As the title says, when using a window function, is there a way to find out the elapsed time?
Looking at this query:
SELECT timestamp, symbol, price,
first_value(timestamp::long) OVER (
PARTITION BY SYMBOL ORDER BY timestamp
ROWS BETWEEN 1 PRECEDING AND CURRENT ROW EXCLUDE CURRENT ROW
) as previous_ts
from trades
WHERE symbol IN ('AVAX-BTC', 'UNI-USD') AND timestamp in '2024-07-02'
In this query I am using a window function, I am going to explain that part in detail
first_value(timestamp::long) OVER (
PARTITION BY SYMBOL
ORDER BY timestamp
ROWS
BETWEEN 1 PRECEDING
AND CURRENT ROW EXCLUDE CURRENT ROW
) as previous_ts
first_value(timestamp::long) OVER (
← A window function is usually an aggregated function over a frame/window of rows relative to the current row. In this case I am going to request the aggregated function first_value(timestamp::long)

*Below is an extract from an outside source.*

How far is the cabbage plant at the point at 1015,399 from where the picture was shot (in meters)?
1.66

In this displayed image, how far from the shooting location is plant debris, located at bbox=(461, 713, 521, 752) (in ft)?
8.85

, which will give me the timestamp in the first row in the window definition.
You have probably noticed I am casting the timestamp to a long value. This is only because at the moment the first_value
function operates only in numeric columns. There is a github issue I filled on this a while ago and at some point it will support timestamps, but for the time being we can just use the cast https://github.com/questdb/questdb/issues/4395
So, the first_value(timestamp::long)
will give me the timestamp of the first row of a window relative to the current row. All we need to do now is to define a window which goes back only 1 row before, and with this we have the timestamp from the previous row. We do it with this code
OVER (
PARTITION BY SYMBOL
ORDER BY timestamp
ROWS
BETWEEN 1 PRECEDING
AND CURRENT ROW EXCLUDE CURRENT ROW
)
PARTITION BY SYMBOL
means that the window will be relative to the current row but also as long as the symbol is the same. If you want to calculate the value without taking into consideration the SYMBOL
you could omit this. You can also add several values comma separated, for example we could have PARTITION BY SYMBOL, side
and we would get elapsed time relative for the symbol and for the buy or sell operations independently
ORDER BY timestamp
means when we are defining the window, the rows relative to the current one will be sorted by ascending timestamp. In this case that’s what we need, but you could also order by descending timestamp. ORDER BY can have some implications when using window functions, but more often than not you want ORDER BY timestamp
. Specifically for elapsed time this is what you need
ROWS
indicates the window is going to be defined by a number of rows relative to the current one. We could also use RANGE
if you wanted to scope the window to a time range instead (like, for example, moving average over the last minute, independently of how many rows I have within the minute). In this case for elapsed time since last record, ROWS
is the right strategy
BETWEEN 1 PRECEDING
defined the upper bound of the window. We want the value from the previous row, so we say 1 PRECEDING
. You could use UNBOUNDED PRECEDING
to specify since the beginning of any rows within this query and partition. Or you could say BETWEEN 2 PRECEDING
, for example, if you wanted to get the timestamp of 2 rows before the current one. In this case, we use 1.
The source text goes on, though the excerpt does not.